Here's a puzzle of mine that I created around 2 hours ago:

Let $f(x):=x^2$ and $g(x):=x-4$. Starting with x=0, what is the least amount of times you need to apply the functions $f$ and $g$ so that at some point, the output is $1024$?

Restrictions

Negative numbers less than $-8$ are not allowed.

I wanted to try my hand at getting the most efficient solution to this, so here is my most efficient attempt so far (my second attempt, first attempt used up a total of 60 functions):

Total functions: 14$$f(g(g(g(g(g(g(g(g(f(g(g(f(g(0))))))))))))))$$

1. Apply $g(x)$ and then $f(x)$ to get $16$ (total of $2$ functions right now)
2. Apply $g(x)$ twice to get $8$ and then apply $f(x)$ to get $64$ (total of $5$ functions right now)
3. Apply $g(x)$ a total of $8$ times to get $32$ and then apply $f(x)$ to get $1024$ (total of $14$ functions)

However, my question is: Is this truly the most efficient solution to my puzzle, or can YOU find a solution that is more efficient?

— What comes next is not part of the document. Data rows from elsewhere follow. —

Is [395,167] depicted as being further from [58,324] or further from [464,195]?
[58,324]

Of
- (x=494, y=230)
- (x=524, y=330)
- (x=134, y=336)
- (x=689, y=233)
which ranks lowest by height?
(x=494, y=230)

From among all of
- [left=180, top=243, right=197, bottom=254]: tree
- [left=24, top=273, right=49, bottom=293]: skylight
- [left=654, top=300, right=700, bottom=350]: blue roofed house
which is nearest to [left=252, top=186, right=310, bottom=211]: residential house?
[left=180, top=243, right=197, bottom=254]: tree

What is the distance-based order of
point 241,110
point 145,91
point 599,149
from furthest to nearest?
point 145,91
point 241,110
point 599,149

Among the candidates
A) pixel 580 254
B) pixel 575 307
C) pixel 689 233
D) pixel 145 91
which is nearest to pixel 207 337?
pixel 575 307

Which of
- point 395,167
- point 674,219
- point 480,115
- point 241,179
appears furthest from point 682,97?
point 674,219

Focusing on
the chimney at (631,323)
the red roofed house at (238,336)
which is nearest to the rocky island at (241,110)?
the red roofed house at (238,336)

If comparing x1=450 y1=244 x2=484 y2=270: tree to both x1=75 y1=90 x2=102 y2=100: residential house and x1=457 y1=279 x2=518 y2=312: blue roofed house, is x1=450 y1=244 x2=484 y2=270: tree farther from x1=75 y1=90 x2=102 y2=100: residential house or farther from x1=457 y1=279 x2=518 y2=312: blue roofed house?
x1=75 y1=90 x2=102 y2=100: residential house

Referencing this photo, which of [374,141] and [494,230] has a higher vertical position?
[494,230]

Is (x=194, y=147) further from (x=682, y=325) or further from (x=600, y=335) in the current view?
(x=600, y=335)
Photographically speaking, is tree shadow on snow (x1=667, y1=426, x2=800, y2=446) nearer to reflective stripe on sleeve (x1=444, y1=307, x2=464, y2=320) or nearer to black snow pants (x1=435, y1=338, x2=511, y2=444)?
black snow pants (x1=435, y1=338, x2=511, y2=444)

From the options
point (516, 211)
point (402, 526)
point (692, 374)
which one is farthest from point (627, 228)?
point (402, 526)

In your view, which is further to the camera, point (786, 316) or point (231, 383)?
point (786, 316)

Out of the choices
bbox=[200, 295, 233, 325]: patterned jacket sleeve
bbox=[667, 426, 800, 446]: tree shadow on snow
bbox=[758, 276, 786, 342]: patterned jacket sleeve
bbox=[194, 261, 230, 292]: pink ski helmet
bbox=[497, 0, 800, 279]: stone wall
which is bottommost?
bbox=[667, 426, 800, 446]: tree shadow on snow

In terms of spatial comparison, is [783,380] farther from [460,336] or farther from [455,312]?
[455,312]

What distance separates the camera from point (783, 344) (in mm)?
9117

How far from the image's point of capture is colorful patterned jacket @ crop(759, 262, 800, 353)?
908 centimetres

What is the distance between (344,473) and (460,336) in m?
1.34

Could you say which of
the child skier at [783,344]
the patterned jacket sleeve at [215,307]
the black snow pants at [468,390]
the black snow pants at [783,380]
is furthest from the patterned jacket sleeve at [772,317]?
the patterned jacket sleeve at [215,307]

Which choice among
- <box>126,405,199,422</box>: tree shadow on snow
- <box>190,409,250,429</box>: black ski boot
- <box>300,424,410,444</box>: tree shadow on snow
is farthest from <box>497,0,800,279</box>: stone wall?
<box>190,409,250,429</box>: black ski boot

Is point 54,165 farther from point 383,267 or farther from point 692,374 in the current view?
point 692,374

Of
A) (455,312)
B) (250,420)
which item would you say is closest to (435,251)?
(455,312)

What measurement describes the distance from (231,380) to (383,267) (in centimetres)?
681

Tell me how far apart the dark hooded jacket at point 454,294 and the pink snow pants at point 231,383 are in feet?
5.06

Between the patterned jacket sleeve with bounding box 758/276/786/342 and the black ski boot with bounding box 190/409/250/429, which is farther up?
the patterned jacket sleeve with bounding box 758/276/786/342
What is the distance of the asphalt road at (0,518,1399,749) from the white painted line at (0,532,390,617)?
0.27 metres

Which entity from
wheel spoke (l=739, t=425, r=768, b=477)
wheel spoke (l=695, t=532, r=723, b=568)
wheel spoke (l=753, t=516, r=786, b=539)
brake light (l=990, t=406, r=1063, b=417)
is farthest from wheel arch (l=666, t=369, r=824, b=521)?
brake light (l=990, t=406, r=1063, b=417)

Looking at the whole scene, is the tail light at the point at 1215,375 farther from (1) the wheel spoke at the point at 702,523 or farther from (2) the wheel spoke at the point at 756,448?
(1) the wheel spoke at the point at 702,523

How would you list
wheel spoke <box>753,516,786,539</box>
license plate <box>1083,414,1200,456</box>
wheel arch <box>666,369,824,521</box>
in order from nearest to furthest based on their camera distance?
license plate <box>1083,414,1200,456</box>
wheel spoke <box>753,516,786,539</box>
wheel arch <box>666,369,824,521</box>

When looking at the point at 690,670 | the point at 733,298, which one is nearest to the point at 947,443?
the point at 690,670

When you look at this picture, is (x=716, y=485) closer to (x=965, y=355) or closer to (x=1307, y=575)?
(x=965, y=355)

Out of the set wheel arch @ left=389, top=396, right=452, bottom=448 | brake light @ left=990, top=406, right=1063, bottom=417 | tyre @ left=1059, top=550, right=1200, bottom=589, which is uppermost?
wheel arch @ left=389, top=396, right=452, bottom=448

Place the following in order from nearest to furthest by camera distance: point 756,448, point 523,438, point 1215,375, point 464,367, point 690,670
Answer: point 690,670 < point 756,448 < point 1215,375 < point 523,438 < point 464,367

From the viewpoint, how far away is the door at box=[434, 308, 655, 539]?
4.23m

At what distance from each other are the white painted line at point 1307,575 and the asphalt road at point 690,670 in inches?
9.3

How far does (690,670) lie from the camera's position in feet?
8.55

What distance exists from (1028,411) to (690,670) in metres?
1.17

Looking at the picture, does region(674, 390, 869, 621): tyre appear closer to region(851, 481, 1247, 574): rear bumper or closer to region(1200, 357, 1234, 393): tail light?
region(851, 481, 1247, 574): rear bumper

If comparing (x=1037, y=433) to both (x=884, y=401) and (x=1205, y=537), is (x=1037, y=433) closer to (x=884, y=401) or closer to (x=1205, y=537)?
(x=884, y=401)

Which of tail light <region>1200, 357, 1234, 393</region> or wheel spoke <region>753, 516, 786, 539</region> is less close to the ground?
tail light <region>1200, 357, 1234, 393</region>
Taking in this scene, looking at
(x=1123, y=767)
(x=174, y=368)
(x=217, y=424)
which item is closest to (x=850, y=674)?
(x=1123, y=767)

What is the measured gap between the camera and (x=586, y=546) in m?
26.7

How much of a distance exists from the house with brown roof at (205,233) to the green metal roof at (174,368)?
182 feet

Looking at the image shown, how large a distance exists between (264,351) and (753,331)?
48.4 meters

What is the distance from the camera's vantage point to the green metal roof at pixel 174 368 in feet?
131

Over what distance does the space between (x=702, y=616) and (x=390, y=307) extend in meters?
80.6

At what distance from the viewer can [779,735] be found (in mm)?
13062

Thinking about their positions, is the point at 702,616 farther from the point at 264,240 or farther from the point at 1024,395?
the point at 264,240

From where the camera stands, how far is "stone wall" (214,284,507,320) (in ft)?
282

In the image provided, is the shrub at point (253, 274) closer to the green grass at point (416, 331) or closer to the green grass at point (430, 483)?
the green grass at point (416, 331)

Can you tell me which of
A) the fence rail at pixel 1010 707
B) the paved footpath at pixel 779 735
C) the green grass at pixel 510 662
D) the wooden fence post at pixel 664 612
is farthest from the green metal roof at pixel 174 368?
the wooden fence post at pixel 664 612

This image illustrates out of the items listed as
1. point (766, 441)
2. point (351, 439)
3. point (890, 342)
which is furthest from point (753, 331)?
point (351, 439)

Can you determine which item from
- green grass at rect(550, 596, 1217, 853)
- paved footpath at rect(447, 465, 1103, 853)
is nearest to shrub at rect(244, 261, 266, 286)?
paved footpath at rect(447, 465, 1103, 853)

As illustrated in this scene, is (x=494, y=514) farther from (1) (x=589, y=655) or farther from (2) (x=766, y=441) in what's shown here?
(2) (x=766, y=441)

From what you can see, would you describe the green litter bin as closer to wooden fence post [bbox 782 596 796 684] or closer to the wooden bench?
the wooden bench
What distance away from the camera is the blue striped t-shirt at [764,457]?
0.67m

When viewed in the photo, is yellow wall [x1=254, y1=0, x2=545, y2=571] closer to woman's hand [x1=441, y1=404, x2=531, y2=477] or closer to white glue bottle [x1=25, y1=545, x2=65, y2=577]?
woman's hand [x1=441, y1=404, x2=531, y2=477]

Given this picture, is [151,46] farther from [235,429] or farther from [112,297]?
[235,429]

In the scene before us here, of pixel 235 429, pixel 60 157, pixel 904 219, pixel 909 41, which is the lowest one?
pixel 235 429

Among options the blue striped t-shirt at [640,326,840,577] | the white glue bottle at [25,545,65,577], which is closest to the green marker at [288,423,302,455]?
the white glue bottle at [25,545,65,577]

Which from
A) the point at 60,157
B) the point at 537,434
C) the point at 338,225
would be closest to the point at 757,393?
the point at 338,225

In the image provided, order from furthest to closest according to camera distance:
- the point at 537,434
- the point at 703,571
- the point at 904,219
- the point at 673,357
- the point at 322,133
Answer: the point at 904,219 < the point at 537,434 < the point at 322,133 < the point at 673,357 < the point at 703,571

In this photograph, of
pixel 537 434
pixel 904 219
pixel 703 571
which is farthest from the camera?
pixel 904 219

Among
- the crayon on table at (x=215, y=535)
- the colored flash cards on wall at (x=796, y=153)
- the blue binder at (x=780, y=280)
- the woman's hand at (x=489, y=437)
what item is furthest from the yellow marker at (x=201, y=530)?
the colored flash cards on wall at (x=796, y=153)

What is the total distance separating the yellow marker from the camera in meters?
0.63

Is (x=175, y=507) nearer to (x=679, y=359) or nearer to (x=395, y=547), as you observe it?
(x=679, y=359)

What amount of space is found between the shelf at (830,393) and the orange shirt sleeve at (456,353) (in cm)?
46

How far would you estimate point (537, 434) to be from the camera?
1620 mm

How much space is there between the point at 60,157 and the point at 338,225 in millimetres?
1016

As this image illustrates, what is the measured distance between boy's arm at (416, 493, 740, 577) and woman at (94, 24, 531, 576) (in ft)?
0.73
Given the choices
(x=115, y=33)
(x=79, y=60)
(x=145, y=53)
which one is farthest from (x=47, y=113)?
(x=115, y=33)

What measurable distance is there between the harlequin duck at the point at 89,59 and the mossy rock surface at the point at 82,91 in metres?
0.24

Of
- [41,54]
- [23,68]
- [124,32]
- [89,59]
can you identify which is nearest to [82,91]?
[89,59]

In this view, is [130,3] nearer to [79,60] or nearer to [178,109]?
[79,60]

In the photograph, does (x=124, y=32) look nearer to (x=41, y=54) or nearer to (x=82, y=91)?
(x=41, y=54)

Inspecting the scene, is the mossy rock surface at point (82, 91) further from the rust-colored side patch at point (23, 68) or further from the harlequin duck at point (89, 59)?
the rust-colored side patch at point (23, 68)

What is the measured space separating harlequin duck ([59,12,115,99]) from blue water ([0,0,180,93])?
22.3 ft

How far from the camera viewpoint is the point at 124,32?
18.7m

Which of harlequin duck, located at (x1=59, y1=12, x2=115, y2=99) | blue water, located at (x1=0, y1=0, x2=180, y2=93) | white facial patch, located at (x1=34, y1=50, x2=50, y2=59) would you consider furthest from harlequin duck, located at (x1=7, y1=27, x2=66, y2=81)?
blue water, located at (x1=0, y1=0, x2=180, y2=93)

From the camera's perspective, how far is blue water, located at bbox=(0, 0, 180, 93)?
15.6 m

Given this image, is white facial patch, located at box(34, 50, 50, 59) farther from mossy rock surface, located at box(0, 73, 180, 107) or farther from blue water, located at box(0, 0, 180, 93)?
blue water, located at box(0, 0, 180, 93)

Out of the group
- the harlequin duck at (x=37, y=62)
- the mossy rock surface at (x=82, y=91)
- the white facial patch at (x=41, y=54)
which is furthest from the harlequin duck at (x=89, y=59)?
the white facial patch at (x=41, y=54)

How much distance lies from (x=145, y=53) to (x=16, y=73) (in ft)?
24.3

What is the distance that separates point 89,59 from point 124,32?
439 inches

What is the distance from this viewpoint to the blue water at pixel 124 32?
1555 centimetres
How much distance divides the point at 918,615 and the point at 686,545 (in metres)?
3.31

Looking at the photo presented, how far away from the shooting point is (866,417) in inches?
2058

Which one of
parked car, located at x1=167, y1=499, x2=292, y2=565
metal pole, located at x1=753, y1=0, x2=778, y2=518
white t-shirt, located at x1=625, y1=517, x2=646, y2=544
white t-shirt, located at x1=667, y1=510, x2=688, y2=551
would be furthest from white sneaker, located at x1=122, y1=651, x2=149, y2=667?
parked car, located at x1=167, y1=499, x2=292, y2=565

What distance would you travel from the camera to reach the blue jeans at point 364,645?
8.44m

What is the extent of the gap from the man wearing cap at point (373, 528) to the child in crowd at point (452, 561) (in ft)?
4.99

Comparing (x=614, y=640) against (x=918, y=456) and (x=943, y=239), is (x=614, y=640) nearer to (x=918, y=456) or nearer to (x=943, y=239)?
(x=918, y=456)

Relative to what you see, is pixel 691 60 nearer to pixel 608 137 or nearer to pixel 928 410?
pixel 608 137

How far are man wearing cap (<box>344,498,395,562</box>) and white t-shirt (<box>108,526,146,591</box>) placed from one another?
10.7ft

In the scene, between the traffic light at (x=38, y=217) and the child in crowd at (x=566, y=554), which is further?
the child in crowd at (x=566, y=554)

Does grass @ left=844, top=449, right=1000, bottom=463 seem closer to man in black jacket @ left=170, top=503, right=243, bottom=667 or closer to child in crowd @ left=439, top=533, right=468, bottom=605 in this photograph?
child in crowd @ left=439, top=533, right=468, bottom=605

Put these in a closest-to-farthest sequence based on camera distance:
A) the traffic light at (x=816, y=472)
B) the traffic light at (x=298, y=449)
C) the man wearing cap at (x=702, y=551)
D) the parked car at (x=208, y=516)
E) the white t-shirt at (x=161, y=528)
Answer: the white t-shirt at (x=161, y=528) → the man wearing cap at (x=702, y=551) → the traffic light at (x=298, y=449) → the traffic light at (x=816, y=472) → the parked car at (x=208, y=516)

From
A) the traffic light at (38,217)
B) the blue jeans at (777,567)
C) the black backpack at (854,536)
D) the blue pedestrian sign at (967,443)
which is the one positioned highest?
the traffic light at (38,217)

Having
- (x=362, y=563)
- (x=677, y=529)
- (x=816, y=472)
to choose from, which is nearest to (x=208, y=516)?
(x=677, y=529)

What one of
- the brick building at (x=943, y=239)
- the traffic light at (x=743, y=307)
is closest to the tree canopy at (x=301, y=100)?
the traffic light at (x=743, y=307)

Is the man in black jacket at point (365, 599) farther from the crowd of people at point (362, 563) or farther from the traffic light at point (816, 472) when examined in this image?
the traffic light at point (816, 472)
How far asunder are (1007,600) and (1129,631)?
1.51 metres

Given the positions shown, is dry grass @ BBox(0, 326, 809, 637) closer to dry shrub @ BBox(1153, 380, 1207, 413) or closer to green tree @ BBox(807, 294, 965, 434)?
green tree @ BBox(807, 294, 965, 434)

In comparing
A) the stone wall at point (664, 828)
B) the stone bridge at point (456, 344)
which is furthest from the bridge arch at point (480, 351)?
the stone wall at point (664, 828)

_{unsure if I need more tags or not or if tags need to be changed/removed}

_{Of course I know the most efficient solution, I'm just seeing if you can find it :)}

Answer 1

Let's see what an optimal path would look like. For starters,

Our number will always be a multiple of $4$. If the result of the last $f$ is greater than $1024$, it's at least $36^2=1296$, and we'll save many, many applications by reducing the argument of the last $f$ to $32$ instead of reducing its output to $1024$. (It can't be $-32$, because that's forbidden.)
The result of the f prior to that has to be the square of another multiple of $4$. $16$ is too small, so the same argument tells us that the second-last $f$ must output $64$. Your path used $f(8)$, but $f(-8)$ is allowed, and this is where the reduction lies.
$f(g^8) fgg(0) = 1024$ in $12$ applications.